:: Texte source
Les préjugés à l’égard de Sacco et Vanzetti affectèrent aussi le jugement des témoins présents lors du crime. Les témoignages certifiant que les hommes faisaient partie des assaillants lors du crime de la South Braintree Company ne sont pourtant pas les impressions originales des témoins. En effet, la plupart des témoins qui affirment avoir vu ces hommes sur les lieux du crime, incriminant ainsi ces derniers, sont en fait des témoignages modelés par le procès. Des cinq témoins qui ont identifié positivement Nicola Sacco, trois ont changé leur récit des évènements. En effet, Mary E. Splaine, Frances Devlin et Louis Pelzer, lorsqu’interrogés quelque temps[53] après le crime, n’ont jamais pu affirmer avec certitude que c’était Sacco qui était présent, certains ne l’ayant même jamais identifié dans un premier temps[54]. En ce qui concerne Bartolomeo Vanzetti, les deux témoins qui l’identifient comme un des assaillants offrent chacun des témoignages contradictoires au fil du procès et qui semblent vouloir délibérément pointer vers Vanzetti. Donnons l’exemple d’Harry E. Dolbeare, qui affirme avoir vu « a carload of foreigners » sans pourtant être capable de décrire les hommes à l’intérieur[55]. Ce n’est que par la suite qu’il change son témoignage et place Vanzetti comme conducteur de la voiture, contredisant ainsi la théorie du Commonwealth qui le plaçait alors à l’arrière de celle-ci[56]. Ce que nous constatons, c’est que l’identification positive de Sacco et Vanzetti fut le produit d’une construction qui s’étala tout le long du processus judiciaire. À force de voir les visages de Sacco et de Vanzetti, leur photo dans les journaux, sans être exposés à d’autres potentiels suspects, les témoins ont fini par associer ces hommes aux crimes, remodelant ainsi leur témoignage. La déposition d’un expert, le Dr Morton Prince, lors du procès rend compte de cette situation. Celui-ci parle du témoignage de M. Splaine, mais cela s’applique à vrai dire à tous les témoins :

Sacco had been shown to her on several occasions. She had had an opportunity to study him carefully. More than this, he sat before her in the court. At the preliminary hearing in the police court she was not asked to pick Sacco from among a group of other men. Sacco was shown along with her. Everyone knows that under such circumstances the image of a person later develops, or may develop, in an observer’s mind and becomes a false memory. Every lawyer knows the unconscious falsification of memory due to later acquired knowledge, though ignorant of the psychology of the phenomenon[57].
::::
:: Contenu des données
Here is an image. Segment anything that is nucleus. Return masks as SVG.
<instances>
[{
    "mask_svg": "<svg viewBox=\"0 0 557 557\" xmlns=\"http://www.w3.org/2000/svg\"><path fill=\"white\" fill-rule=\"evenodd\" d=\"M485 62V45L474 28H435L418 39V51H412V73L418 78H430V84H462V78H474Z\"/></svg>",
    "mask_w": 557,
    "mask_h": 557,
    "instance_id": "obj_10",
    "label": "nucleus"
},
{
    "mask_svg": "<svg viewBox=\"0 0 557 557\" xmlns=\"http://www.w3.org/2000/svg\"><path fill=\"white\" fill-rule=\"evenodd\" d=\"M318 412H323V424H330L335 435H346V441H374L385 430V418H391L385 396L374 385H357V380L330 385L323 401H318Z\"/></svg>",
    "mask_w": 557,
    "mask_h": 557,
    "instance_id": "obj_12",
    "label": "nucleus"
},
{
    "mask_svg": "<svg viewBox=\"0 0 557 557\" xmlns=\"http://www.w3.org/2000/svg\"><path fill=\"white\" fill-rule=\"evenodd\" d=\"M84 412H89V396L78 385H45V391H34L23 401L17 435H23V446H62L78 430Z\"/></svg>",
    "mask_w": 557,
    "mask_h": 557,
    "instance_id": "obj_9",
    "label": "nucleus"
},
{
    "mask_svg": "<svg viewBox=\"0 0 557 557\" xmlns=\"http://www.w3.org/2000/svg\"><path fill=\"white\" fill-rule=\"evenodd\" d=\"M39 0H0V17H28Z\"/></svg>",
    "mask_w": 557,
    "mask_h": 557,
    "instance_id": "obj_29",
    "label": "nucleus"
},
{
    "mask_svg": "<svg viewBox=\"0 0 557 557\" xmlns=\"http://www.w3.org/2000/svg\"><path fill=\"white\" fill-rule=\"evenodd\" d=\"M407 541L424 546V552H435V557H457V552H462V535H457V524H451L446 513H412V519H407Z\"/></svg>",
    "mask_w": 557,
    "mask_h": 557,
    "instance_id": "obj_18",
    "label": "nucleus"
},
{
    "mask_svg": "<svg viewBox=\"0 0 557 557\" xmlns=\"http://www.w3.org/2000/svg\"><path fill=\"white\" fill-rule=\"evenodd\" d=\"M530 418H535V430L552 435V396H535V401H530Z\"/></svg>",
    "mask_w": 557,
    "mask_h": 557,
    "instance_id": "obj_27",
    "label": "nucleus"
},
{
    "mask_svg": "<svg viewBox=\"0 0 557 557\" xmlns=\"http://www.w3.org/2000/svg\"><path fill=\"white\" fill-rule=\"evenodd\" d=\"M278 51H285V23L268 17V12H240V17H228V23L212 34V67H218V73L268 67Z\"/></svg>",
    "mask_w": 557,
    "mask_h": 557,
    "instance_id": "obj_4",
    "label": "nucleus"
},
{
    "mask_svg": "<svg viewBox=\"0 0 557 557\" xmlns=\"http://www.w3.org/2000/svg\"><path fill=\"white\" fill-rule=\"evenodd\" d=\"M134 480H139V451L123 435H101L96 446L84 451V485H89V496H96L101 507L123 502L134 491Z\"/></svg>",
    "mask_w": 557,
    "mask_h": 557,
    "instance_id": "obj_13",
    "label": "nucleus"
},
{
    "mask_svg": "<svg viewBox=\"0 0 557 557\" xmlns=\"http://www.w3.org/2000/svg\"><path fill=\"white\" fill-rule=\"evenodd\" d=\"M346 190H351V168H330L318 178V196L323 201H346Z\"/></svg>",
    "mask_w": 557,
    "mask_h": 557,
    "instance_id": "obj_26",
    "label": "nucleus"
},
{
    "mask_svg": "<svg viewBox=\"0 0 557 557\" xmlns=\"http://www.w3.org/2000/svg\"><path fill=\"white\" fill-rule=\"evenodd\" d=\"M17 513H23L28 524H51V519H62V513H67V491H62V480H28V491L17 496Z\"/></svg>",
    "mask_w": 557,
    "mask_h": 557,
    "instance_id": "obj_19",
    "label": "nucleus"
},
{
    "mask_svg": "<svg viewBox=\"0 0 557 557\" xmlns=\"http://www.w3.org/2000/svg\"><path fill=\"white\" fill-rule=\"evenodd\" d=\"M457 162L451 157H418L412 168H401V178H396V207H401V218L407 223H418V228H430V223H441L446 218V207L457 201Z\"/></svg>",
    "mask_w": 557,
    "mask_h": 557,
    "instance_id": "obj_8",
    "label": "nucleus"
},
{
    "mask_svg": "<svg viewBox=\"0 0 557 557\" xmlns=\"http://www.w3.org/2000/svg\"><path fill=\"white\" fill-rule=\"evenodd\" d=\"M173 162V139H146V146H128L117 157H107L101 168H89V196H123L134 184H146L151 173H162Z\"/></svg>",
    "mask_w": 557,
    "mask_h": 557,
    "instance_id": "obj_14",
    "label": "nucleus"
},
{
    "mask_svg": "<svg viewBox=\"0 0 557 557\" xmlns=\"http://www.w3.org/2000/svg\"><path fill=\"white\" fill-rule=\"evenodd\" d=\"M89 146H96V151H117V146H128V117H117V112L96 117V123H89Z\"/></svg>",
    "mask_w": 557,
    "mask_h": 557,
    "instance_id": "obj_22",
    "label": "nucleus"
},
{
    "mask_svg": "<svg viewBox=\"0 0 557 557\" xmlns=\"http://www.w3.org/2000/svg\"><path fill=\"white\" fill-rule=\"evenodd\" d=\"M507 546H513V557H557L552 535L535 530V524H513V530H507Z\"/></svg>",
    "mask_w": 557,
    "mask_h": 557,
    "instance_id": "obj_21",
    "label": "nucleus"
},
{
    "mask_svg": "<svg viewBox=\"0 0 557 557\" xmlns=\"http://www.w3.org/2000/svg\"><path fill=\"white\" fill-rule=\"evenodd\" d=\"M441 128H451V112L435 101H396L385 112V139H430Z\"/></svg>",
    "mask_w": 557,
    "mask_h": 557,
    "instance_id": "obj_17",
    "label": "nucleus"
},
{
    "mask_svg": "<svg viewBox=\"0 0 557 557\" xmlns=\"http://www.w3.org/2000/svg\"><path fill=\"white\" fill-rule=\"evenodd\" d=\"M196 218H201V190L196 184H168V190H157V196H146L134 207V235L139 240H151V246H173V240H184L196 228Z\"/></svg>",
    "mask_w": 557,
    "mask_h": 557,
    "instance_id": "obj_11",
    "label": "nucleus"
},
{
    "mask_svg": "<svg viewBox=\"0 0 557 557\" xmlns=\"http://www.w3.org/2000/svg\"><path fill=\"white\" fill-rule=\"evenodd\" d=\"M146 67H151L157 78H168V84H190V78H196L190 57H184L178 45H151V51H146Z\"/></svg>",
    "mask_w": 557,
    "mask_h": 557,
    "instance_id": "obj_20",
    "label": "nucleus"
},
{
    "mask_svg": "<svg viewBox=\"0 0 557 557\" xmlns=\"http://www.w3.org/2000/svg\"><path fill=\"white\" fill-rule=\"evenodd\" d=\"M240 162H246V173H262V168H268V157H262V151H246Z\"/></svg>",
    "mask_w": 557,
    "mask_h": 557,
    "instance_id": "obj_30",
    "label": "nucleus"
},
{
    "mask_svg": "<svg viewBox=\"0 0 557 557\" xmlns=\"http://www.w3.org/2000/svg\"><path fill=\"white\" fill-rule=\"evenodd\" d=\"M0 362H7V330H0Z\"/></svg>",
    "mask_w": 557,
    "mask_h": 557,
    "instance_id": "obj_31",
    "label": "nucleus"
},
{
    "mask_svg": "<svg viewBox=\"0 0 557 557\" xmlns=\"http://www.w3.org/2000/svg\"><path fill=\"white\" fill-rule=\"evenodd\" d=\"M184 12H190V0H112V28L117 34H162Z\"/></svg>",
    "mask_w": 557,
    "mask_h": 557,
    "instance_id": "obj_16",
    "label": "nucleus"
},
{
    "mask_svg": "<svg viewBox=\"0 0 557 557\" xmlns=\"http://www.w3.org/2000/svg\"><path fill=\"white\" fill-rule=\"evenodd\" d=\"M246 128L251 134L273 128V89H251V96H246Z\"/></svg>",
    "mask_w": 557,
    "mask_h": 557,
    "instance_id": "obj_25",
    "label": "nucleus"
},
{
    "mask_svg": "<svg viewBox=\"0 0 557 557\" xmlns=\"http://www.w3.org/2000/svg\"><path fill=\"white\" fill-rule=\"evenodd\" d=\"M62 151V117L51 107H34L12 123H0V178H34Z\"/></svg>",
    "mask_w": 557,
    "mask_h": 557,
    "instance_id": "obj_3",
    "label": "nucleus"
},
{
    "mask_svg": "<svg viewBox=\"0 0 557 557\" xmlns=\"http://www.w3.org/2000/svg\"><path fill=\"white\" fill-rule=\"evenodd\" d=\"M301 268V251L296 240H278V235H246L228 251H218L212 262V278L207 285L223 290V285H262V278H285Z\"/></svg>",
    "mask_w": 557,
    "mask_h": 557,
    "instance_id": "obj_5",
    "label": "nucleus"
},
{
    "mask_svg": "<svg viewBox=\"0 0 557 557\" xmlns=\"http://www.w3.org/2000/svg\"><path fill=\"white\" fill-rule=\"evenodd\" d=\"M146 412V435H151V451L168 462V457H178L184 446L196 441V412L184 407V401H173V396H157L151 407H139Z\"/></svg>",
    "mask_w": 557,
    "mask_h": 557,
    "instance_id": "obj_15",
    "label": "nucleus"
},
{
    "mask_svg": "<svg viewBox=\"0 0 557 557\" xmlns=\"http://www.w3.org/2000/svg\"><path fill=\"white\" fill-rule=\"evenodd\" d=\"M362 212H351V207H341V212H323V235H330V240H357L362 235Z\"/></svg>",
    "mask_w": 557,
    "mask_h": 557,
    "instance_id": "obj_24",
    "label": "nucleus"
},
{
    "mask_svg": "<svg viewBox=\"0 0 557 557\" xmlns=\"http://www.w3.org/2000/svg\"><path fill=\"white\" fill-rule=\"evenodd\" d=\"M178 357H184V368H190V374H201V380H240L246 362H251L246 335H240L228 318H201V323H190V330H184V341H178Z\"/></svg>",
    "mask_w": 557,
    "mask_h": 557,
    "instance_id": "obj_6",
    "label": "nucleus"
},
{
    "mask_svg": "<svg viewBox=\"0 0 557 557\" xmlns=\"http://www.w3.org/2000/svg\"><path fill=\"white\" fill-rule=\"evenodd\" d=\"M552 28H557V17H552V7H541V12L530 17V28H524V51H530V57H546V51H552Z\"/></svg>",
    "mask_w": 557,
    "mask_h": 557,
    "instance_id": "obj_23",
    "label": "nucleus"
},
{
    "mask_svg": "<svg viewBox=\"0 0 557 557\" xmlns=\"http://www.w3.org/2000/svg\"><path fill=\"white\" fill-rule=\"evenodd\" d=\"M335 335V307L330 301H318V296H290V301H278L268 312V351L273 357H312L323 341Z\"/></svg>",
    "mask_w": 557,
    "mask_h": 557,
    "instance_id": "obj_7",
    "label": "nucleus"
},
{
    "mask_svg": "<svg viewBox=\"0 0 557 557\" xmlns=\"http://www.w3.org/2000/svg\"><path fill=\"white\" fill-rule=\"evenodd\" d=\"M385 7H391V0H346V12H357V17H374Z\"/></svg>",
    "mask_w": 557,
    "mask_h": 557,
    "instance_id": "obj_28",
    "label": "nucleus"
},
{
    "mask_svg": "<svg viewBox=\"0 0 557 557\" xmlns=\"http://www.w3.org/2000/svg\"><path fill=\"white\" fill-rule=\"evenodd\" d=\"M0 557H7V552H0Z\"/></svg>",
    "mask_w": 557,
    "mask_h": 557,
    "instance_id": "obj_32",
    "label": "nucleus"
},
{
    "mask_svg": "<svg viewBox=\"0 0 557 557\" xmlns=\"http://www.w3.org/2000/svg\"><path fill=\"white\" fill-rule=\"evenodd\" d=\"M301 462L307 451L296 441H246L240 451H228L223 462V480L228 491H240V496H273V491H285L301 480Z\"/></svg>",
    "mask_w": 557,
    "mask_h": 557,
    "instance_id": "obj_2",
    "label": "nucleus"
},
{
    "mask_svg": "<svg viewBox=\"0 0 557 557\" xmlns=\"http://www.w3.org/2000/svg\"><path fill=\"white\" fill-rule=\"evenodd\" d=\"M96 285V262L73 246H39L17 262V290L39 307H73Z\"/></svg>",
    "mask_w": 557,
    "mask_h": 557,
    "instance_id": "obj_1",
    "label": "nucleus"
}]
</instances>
::::
Consigne
D'après le texte source, à quelle place dans la voiture Harry E. Dolbeare finit-il par situer Vanzetti ? On peut se passer de la liste pour cet exercice.

Réponse attendue
Conducteur de la voiture.